▶ Task requirements: Reproduce each of the rows below word for word, leaving out the pictures.

▶ Task input:

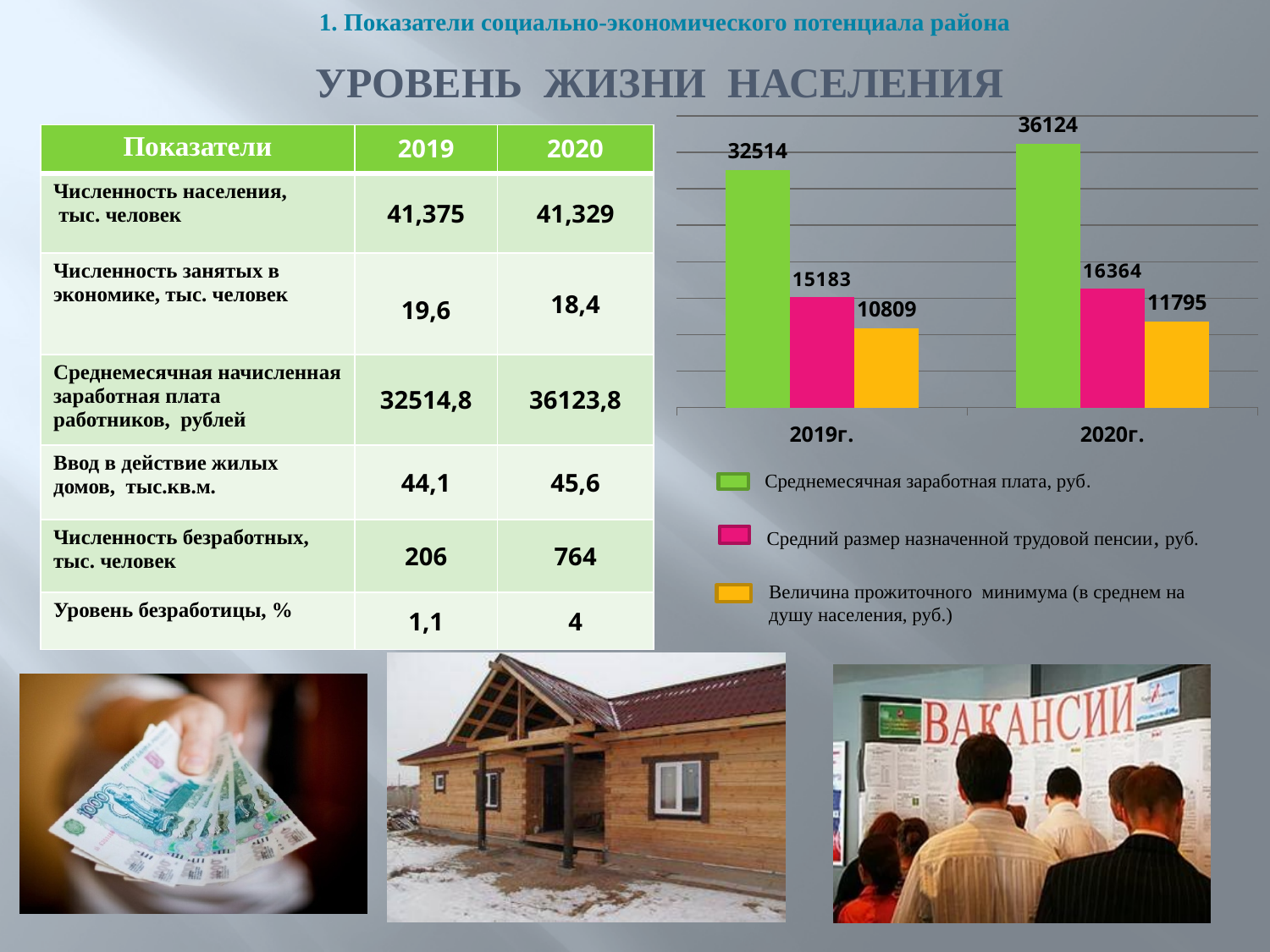
What is the difference between the average pension and the subsistence minimum in 2020г. in the chart? 4569 Which colour represents the average monthly wage series in the chart? green How many year categories are shown on the x axis of the chart? 2 What is the subsistence minimum (Величина прожиточного минимума) for 2020г. in the chart? 11795 By how much did the average monthly wage increase from 2019г. to 2020г. according to the chart? 3610 What is the average assigned pension (Средний размер назначенной трудовой пенсии) for 2019г. in the chart? 15183 What is the average monthly wage (Среднемесячная заработная плата) for 2019г. in the chart? 32514 How many series does the chart legend list? 3 Does the average monthly wage rise or fall from 2019г. to 2020г. in the chart? rise What is the average monthly wage (Среднемесячная заработная плата) for 2020г. in the chart? 36124 Which is larger in the chart: the subsistence minimum in 2019г. or in 2020г.? 2020г. What type of chart is shown on the slide? bar chart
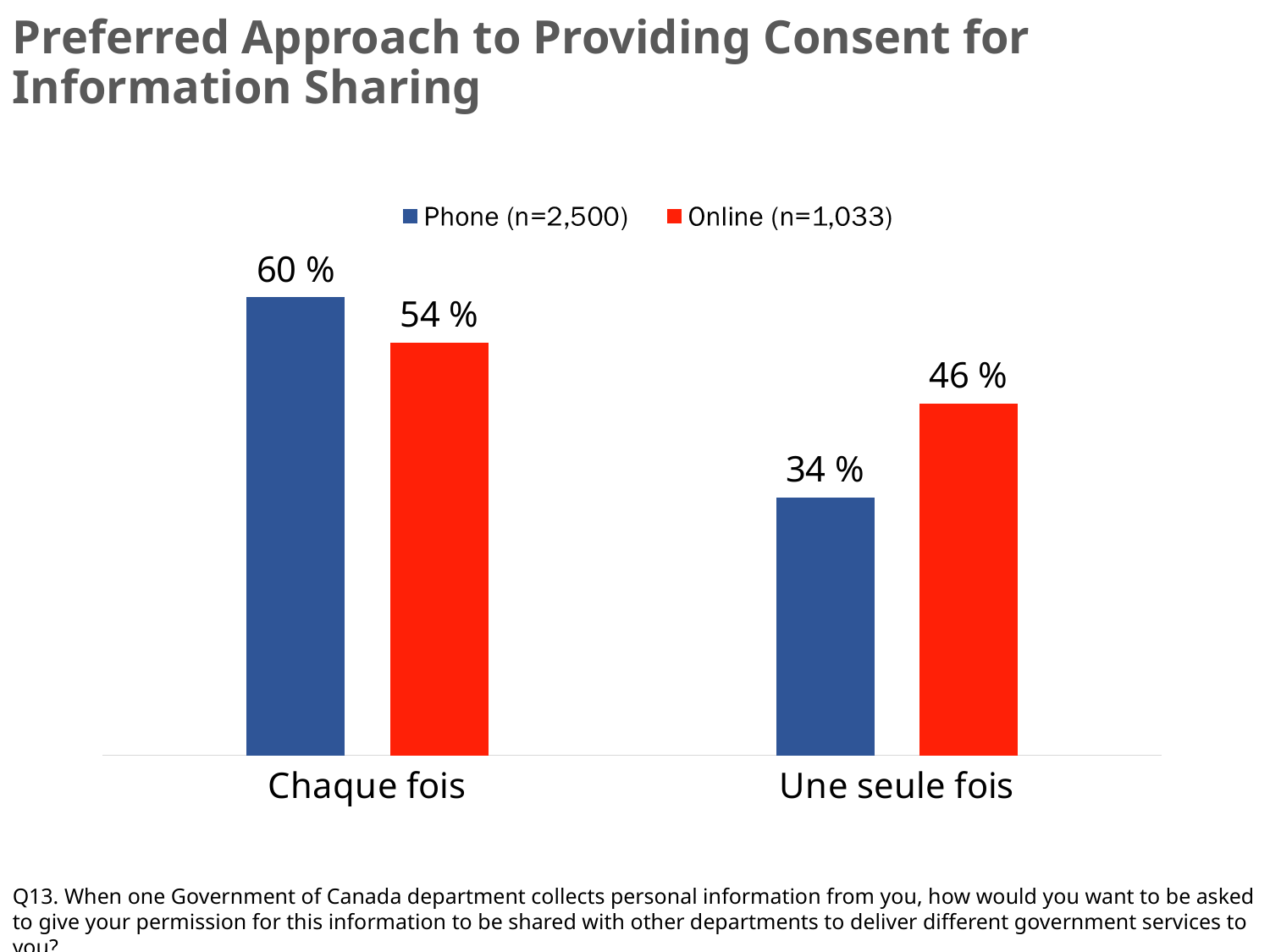
For Une seule fois, which is larger: the Phone value or the Online value? Online How many categories are shown on the x axis? 2 What is the Phone value for Une seule fois? 34 % What kind of chart is shown on the slide? Bar chart What is the Phone value for Chaque fois? 60 % What is the Online value for Chaque fois? 54 % Which category has the lowest Online value? Une seule fois How many series does the legend list? 2 Which category has the highest Phone value? Chaque fois What is the difference between the Phone and Online values for Chaque fois? 6 % What is the Online value for Une seule fois? 46 % What is the difference between the Online and Phone values for Une seule fois? 12 %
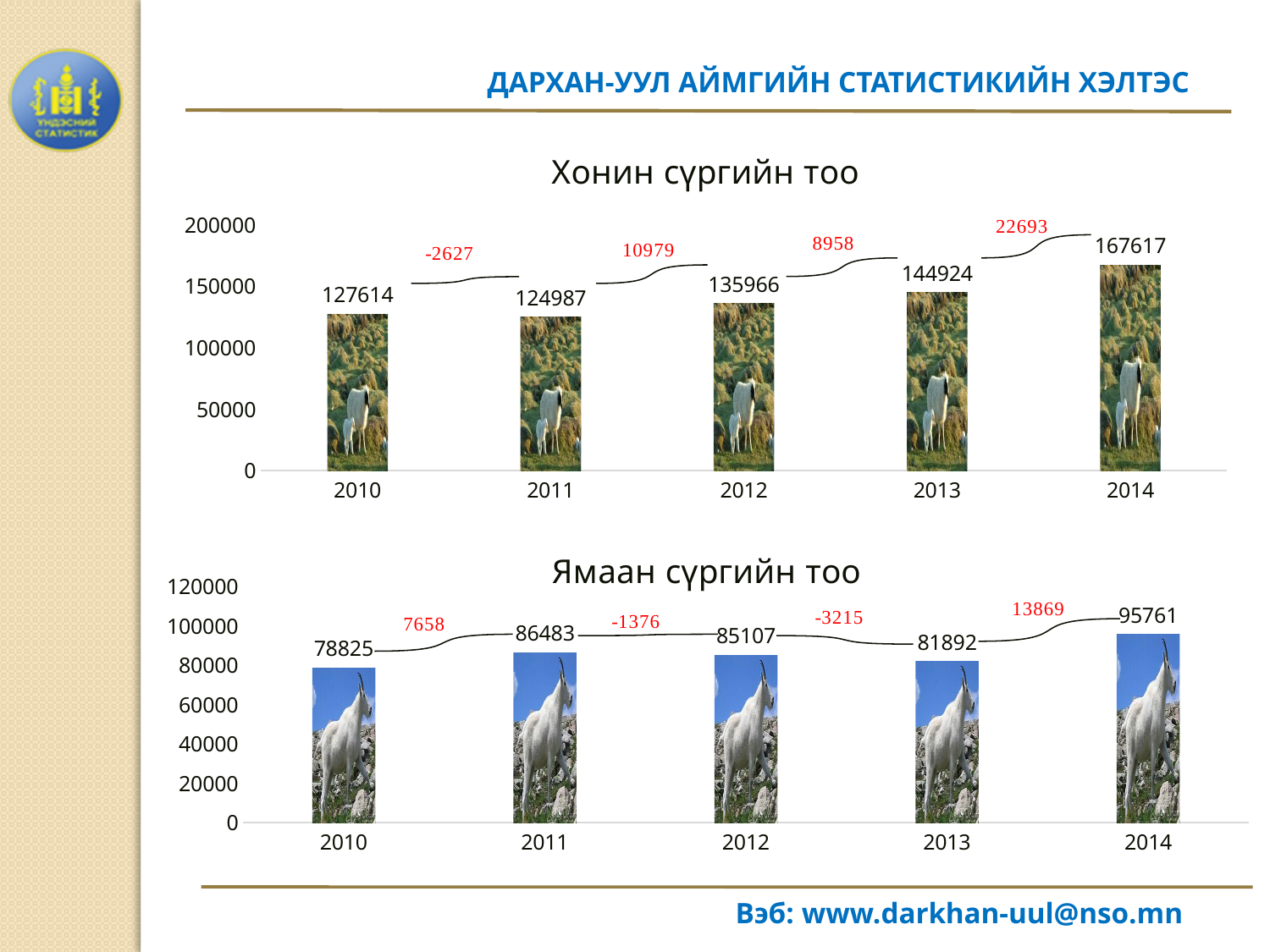
In the chart titled "Ямаан сүргийн тоо", which is larger, the value for 2011 or the value for 2012? 2011 In the chart titled "Хонин сүргийн тоо", how many years are shown on the x axis? 5 In the chart titled "Ямаан сүргийн тоо", what is the difference between the 2011 value and the 2010 value? 7658 In the chart titled "Хонин сүргийн тоо", which year has the highest value? 2014 What kind of chart is the chart titled "Ямаан сүргийн тоо"? bar chart In the chart titled "Ямаан сүргийн тоо", which year has the highest value? 2014 In the chart titled "Хонин сүргийн тоо", what is the value for 2012? 135966 In the chart titled "Хонин сүргийн тоо", which year has the lowest value? 2011 In the chart titled "Ямаан сүргийн тоо", which year has the lowest value? 2010 In the chart titled "Хонин сүргийн тоо", is the value for 2014 greater or less than 150000? greater In the chart titled "Ямаан сүргийн тоо", what is the value for 2013? 81892 In the chart titled "Хонин сүргийн тоо", what is the difference between the 2014 value and the 2013 value? 22693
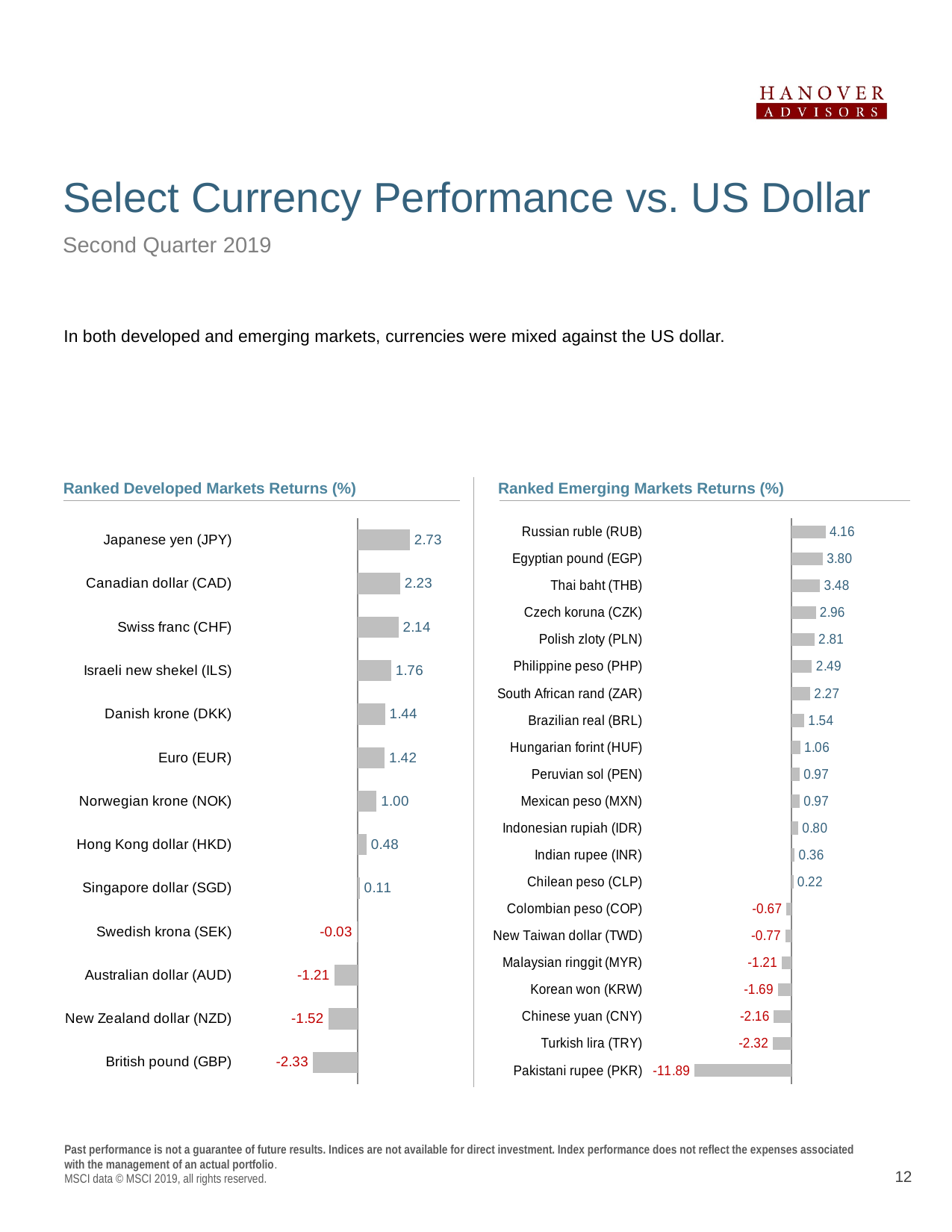
In the Ranked Developed Markets Returns (%) chart, which is larger, the value for the Euro (EUR) or the Norwegian krone (NOK)? Euro (EUR) In the Ranked Emerging Markets Returns (%) chart, what is the difference between the Egyptian pound (EGP) and the Thai baht (THB) values? 0.32 In the Ranked Developed Markets Returns (%) chart, what is the value for the Japanese yen (JPY)? 2.73 In the Ranked Emerging Markets Returns (%) chart, what is the value for the Turkish lira (TRY)? -2.32 In the Ranked Emerging Markets Returns (%) chart, which currency has the highest return? Russian ruble (RUB) What kind of chart is the Ranked Developed Markets Returns (%) chart? Bar chart In the Ranked Developed Markets Returns (%) chart, what is the difference between the Canadian dollar (CAD) and the Swiss franc (CHF) values? 0.09 In the Ranked Developed Markets Returns (%) chart, which currency has the lowest return? British pound (GBP) How many currencies are shown in the Ranked Emerging Markets Returns (%) chart? 21 In the Ranked Emerging Markets Returns (%) chart, which currency has the lowest return? Pakistani rupee (PKR) How many currencies are shown in the Ranked Developed Markets Returns (%) chart? 13 In the Ranked Emerging Markets Returns (%) chart, which is larger, the value for the Chinese yuan (CNY) or the Korean won (KRW)? Korean won (KRW)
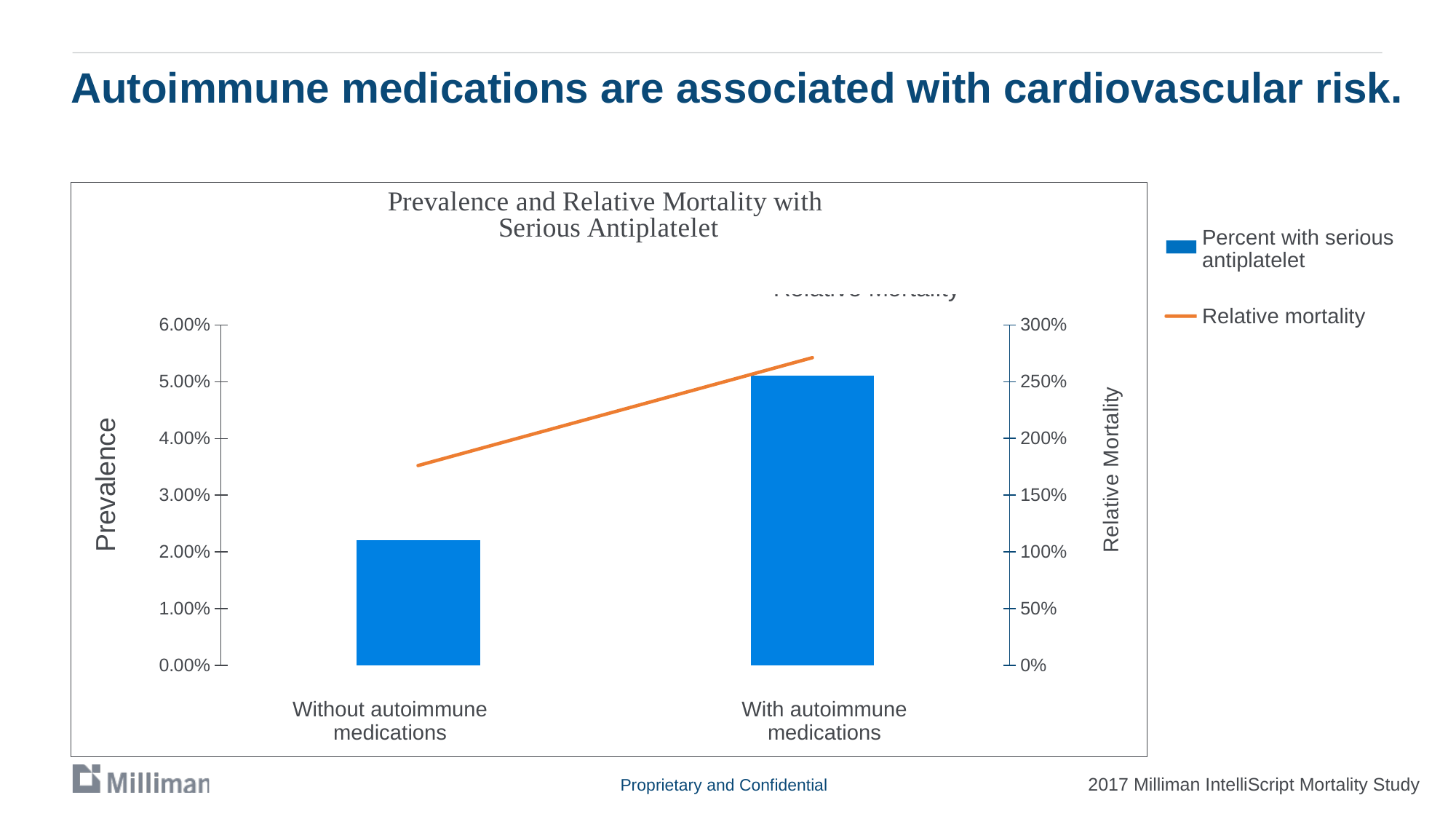
Is the percent with serious antiplatelet for 'With autoimmune medications' greater or less than 4.00%? greater Does relative mortality rise or fall from 'Without autoimmune medications' to 'With autoimmune medications'? rise Which category has the higher percent with serious antiplatelet? With autoimmune medications How many series does the legend list? 2 Is the relative mortality for 'With autoimmune medications' greater or less than 250%? greater How many categories are shown on the x axis? 2 Is the percent with serious antiplatelet for 'Without autoimmune medications' greater or less than 3.00%? less What is the title of the chart? Prevalence and Relative Mortality with Serious Antiplatelet What is the title of the right-hand vertical axis? Relative Mortality What kind of chart is shown on the slide? A bar chart with a line series Which category has the lower percent with serious antiplatelet? Without autoimmune medications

▶ Solved problem:
What is the difference between the average pension and the subsistence minimum in 2020г. in the chart? 4569 Which colour represents the average monthly wage series in the chart? green How many year categories are shown on the x axis of the chart? 2 What is the subsistence minimum (Величина прожиточного минимума) for 2020г. in the chart? 11795 By how much did the average monthly wage increase from 2019г. to 2020г. according to the chart? 3610 What is the average assigned pension (Средний размер назначенной трудовой пенсии) for 2019г. in the chart? 15183 What is the average monthly wage (Среднемесячная заработная плата) for 2019г. in the chart? 32514 How many series does the chart legend list? 3 Does the average monthly wage rise or fall from 2019г. to 2020г. in the chart? rise What is the average monthly wage (Среднемесячная заработная плата) for 2020г. in the chart? 36124 Which is larger in the chart: the subsistence minimum in 2019г. or in 2020г.? 2020г. What type of chart is shown on the slide? bar chart
For Une seule fois, which is larger: the Phone value or the Online value? Online How many categories are shown on the x axis? 2 What is the Phone value for Une seule fois? 34 % What kind of chart is shown on the slide? Bar chart What is the Phone value for Chaque fois? 60 % What is the Online value for Chaque fois? 54 % Which category has the lowest Online value? Une seule fois How many series does the legend list? 2 Which category has the highest Phone value? Chaque fois What is the difference between the Phone and Online values for Chaque fois? 6 % What is the Online value for Une seule fois? 46 % What is the difference between the Online and Phone values for Une seule fois? 12 %
In the chart titled "Ямаан сүргийн тоо", which is larger, the value for 2011 or the value for 2012? 2011 In the chart titled "Хонин сүргийн тоо", how many years are shown on the x axis? 5 In the chart titled "Ямаан сүргийн тоо", what is the difference between the 2011 value and the 2010 value? 7658 In the chart titled "Хонин сүргийн тоо", which year has the highest value? 2014 What kind of chart is the chart titled "Ямаан сүргийн тоо"? bar chart In the chart titled "Ямаан сүргийн тоо", which year has the highest value? 2014 In the chart titled "Хонин сүргийн тоо", what is the value for 2012? 135966 In the chart titled "Хонин сүргийн тоо", which year has the lowest value? 2011 In the chart titled "Ямаан сүргийн тоо", which year has the lowest value? 2010 In the chart titled "Хонин сүргийн тоо", is the value for 2014 greater or less than 150000? greater In the chart titled "Ямаан сүргийн тоо", what is the value for 2013? 81892 In the chart titled "Хонин сүргийн тоо", what is the difference between the 2014 value and the 2013 value? 22693
In the Ranked Developed Markets Returns (%) chart, which is larger, the value for the Euro (EUR) or the Norwegian krone (NOK)? Euro (EUR) In the Ranked Emerging Markets Returns (%) chart, what is the difference between the Egyptian pound (EGP) and the Thai baht (THB) values? 0.32 In the Ranked Developed Markets Returns (%) chart, what is the value for the Japanese yen (JPY)? 2.73 In the Ranked Emerging Markets Returns (%) chart, what is the value for the Turkish lira (TRY)? -2.32 In the Ranked Emerging Markets Returns (%) chart, which currency has the highest return? Russian ruble (RUB) What kind of chart is the Ranked Developed Markets Returns (%) chart? Bar chart In the Ranked Developed Markets Returns (%) chart, what is the difference between the Canadian dollar (CAD) and the Swiss franc (CHF) values? 0.09 In the Ranked Developed Markets Returns (%) chart, which currency has the lowest return? British pound (GBP) How many currencies are shown in the Ranked Emerging Markets Returns (%) chart? 21 In the Ranked Emerging Markets Returns (%) chart, which currency has the lowest return? Pakistani rupee (PKR) How many currencies are shown in the Ranked Developed Markets Returns (%) chart? 13 In the Ranked Emerging Markets Returns (%) chart, which is larger, the value for the Chinese yuan (CNY) or the Korean won (KRW)? Korean won (KRW)
Is the percent with serious antiplatelet for 'With autoimmune medications' greater or less than 4.00%? greater Does relative mortality rise or fall from 'Without autoimmune medications' to 'With autoimmune medications'? rise Which category has the higher percent with serious antiplatelet? With autoimmune medications How many series does the legend list? 2 Is the relative mortality for 'With autoimmune medications' greater or less than 250%? greater How many categories are shown on the x axis? 2 Is the percent with serious antiplatelet for 'Without autoimmune medications' greater or less than 3.00%? less What is the title of the chart? Prevalence and Relative Mortality with Serious Antiplatelet What is the title of the right-hand vertical axis? Relative Mortality What kind of chart is shown on the slide? A bar chart with a line series Which category has the lower percent with serious antiplatelet? Without autoimmune medications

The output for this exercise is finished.